Le particelle di COVID-19 potrebbero sfruttare una proteina presente nei globuli rossi per diffondersi attraverso il corpo, oltre il sistema respiratorio. Questo è quanto emerge da uno studio condotto da ricercatori dell’Istituto Pasteur di Montevideo, dell’Università della Repubblica e dell’Università di Buenos Aires, pubblicato sulla rivista «Cell Death and Disease». La ricerca sottolinea la capacità del virus di raggiungere tessuti e organi lontani attraverso il sangue, contribuendo ai casi gravi e multisistemici della malattia. Il virologo Gonzalo Moratorio, coautore dello studio, afferma che questa scoperta apre la strada a nuovi trattamenti terapeutici per i pazienti avanzati colpiti dal coronavirus Sars-CoV-2.

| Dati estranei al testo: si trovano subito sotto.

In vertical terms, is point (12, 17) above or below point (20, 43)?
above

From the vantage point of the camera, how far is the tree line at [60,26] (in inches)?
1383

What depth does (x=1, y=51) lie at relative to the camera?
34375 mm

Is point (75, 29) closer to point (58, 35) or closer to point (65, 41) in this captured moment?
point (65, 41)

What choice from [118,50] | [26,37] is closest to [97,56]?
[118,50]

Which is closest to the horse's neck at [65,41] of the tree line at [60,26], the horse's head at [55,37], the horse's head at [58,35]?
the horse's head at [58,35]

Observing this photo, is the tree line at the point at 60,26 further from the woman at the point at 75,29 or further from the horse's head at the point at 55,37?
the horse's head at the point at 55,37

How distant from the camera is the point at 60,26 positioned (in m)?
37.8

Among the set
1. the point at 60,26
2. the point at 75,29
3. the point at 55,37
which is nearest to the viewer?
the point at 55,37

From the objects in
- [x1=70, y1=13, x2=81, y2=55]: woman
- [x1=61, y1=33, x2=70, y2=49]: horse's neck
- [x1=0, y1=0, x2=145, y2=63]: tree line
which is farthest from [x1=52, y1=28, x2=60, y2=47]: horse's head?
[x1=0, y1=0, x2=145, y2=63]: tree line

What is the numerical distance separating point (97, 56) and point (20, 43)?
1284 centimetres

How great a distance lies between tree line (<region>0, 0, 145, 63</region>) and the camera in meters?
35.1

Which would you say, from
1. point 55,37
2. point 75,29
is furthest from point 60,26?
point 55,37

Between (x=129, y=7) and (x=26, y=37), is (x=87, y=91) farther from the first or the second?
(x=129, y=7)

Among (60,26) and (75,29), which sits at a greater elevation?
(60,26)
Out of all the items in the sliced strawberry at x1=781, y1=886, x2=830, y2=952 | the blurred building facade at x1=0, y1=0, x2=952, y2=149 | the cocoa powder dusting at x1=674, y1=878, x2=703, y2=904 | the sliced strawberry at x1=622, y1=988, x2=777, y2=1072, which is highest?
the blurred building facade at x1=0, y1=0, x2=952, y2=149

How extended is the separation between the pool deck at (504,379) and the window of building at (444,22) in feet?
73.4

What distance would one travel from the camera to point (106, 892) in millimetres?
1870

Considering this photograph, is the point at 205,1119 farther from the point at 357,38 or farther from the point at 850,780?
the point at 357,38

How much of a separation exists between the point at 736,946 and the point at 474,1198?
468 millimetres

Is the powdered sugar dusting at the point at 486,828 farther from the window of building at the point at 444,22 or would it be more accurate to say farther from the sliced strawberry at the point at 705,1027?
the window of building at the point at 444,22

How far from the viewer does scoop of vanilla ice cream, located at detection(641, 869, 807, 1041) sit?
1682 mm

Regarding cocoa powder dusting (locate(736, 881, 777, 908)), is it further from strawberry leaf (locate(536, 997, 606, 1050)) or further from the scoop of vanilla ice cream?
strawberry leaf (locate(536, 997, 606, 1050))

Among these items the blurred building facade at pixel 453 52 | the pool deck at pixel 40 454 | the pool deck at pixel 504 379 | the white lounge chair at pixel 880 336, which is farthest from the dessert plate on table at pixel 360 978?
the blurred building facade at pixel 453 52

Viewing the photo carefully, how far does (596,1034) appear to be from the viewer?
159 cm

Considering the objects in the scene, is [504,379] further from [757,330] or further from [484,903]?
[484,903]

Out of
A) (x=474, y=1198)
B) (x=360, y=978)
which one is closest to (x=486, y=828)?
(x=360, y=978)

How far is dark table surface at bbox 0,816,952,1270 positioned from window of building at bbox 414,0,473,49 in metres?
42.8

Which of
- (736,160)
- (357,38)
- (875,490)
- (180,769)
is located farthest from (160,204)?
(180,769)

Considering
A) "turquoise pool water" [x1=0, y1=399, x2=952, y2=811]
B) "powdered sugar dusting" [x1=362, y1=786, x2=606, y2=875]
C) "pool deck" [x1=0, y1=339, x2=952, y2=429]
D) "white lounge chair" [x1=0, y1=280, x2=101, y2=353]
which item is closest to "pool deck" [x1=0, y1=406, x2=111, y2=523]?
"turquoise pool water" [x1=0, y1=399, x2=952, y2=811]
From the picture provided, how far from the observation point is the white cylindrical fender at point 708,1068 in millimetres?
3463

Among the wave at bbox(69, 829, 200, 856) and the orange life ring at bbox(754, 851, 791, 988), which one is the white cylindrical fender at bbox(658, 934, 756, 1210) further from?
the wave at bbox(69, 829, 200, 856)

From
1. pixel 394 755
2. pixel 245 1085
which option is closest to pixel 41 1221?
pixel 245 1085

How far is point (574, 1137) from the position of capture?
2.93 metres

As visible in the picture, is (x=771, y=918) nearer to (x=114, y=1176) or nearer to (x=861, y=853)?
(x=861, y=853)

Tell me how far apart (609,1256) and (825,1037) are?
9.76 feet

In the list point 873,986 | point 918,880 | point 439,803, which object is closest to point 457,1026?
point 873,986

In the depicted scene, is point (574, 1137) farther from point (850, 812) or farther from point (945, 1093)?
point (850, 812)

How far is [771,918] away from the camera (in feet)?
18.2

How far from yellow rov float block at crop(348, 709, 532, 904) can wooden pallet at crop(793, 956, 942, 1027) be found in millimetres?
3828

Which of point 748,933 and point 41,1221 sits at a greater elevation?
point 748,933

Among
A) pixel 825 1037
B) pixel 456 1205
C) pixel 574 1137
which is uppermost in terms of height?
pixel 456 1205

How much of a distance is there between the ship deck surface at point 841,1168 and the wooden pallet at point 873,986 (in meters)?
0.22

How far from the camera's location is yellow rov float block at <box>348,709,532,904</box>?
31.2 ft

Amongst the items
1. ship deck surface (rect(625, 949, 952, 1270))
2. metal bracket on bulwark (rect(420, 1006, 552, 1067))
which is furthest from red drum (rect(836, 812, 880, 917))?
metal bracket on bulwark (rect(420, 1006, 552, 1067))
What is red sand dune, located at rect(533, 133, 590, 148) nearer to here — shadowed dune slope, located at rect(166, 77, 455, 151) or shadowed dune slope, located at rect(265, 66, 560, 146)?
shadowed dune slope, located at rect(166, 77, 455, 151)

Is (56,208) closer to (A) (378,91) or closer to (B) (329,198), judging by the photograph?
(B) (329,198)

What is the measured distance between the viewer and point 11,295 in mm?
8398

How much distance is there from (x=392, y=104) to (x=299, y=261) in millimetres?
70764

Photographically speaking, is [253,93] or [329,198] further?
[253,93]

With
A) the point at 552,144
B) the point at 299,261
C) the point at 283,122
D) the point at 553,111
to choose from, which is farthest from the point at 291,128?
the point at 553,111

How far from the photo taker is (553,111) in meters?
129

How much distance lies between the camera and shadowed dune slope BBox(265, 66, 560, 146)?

Il team ha esaminato un coronavirus murino, che infetta naturalmente i topi e colpisce il fegato. Moratorio ha spiegato che la scoperta dell’associazione tra le particelle virali e i globuli rossi è stata un primo segnale per comprendere come il virus possa spostarsi tra diversi tessuti e cellule, causando frequenti insuccessi negli organi. I risultati sono stati confrontati con dati di autopsie umane per identificare possibili somiglianze. È emersa la presenza della proteina spike, bersaglio dei vaccini, nel virus murino, il quale si lega preferenzialmente alle emoproteine, responsabili del trasporto dell’ossigeno. Questo legame potrebbe facilitare la diffusione della malattia, permettendo al virus di invadere sistematicamente il corpo.
Gli scienziati suggeriscono che mirando il trattamento direttamente alle emoproteine, si potrebbe ridurre la gravità della malattia. Questi risultati propongono un cambiamento significativo nell’approccio terapeutico, spostando l’attenzione dalla semplice alleviazione dei sintomi alla mitigazione della diffusione del virus. Moratorio evidenzia che meccanismi simili possono essere replicati in altre infezioni, suggerendo l’importanza di considerare questi percorsi come possibili modalità di diffusione da parte di vari patogeni.
Inoltre, Moratorio è stato scelto come uno dei 16 leader globali per il programma World Fellows all’Università di Yale, dove ha presentato le sue ricerche, evidenziando il contributo dell’America Latina alla conoscenza globale. Sottolinea anche l’importanza di dare opportunità ai giovani scienziati della regione, dimostrando che è possibile fare scienza con un impatto globale anche con risorse limitate in Uruguay.]